Most HV-BWs in our study were detected in the lung and/or kidney, representing a percentage of 21.3% considering all the analyzed samples. However, if we consider only positive samples, this percentage increased to 66.7%. Moreover, HV was detected in the lung in 62% of the positive BWs (5/8) and the kidney in the same proportion. However, if we consider the two groups of BWs, HV was detected in the kidney in 100% of HV-positive animals within the Mesoplodon group of our study. A minor proportion of samples were positive for HV, specifically the brain, prescapular lymph node, liver, and spleen, being the first identification of an HV DNA sequence in a liver sample from a BW.
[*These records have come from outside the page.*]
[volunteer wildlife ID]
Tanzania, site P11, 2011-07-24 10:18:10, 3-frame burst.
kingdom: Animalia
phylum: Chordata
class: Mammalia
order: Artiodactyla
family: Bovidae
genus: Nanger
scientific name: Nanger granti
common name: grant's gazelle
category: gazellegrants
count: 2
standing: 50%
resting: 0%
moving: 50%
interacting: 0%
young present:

The capacity of HV to cause disease is uncertain displaying the broad pathogenic and epidemiological features of the disease. In cetaceans, there have been descriptions from asymptomatic cases of HV infections to systemic and/or central nervous system infections. No gross or histopathological lesions attributable to the virus infection were observed in most of the positive samples in our study (62.5%). In addition, despite the presence of skin lesions compatible with herpesvirus infection in Case 7, no HV DNA was detected in the corresponding sample. All the HV-infected BWs from our study were adults, although only three out of eight (37.5%) displayed histopathological lesions indicative of active herpesviral replication, consistent with previous publications [17,18]. It is well known that the role of the viral factors in the course of a infection is both determined by viral and host factors, including the immune status itself or in combination with the age of the individuals [67,68]. In this study, we described multifocal interstitial nephritis, tubuloepithelial necrosis, and the presence of several intranuclear inclusions in Case 7, lesions that are very similar to those previously described in other M. densirostris stranded in the Canary Islands 13 years earlier [18]. The animal from Case 3 (CET 294) presented an advance stage of decomposition (code 4), which could partially impair DNA integrity for PCR detection, as previously published [35]. However, HV was detected in lung and spleen samples, which showed severe histopathological lesions and large number of intranuclear inclusion bodies indicative of early stages of the infection and high viral load, allowing molecular detection and identification of the virus. In a similar way, HVs were detected in code 4 cetaceans, specifically two mysticeti species stranded in the Mediterranean Sea [42] and in an Atlantic spotted dolphin stranded in Brazil [44].

5. Conclusions

This research describes the presence of HV in BWs stranded in the Canary Islands over a 19-year period (1999–2017) by molecular methods. Our results showed a prevalence of positive BWs of 14.45% (8/55), representing the first systematic survey of this pathogen in BWs. Three out of eight HV-positive BWs displayed histopathological lesions indicative of active viral replication, which is in concordance with the latent period of most herpesviruses. However, HVs are also capable of causing severe disease in association with other pathogens, such as CeMV. No CeMV infection was detected in any of the HV-positive BWs, highlighting the potential disease-causing capacity of these viruses as primary pathogens. Eight new HV sequences were detected in this study, which were analyzed and compared to all HV existing sequences in cetaceans. Most of these sequences did not cluster with any other sequences in the amino acid phylogenetic trees, indicating a possible species-specificity in BWs; although testing for clustering and host specificity would need more tailored analyses. In addition, three novel sequences of a partial fragment of the conserved DNA polymerase of HVs are described, all of them within the Mesoplodon genus group. To our knowledge, this work is the first to describe herpesvirus infection in two species of BWs: Gervais’ and Sowerby’s BWs.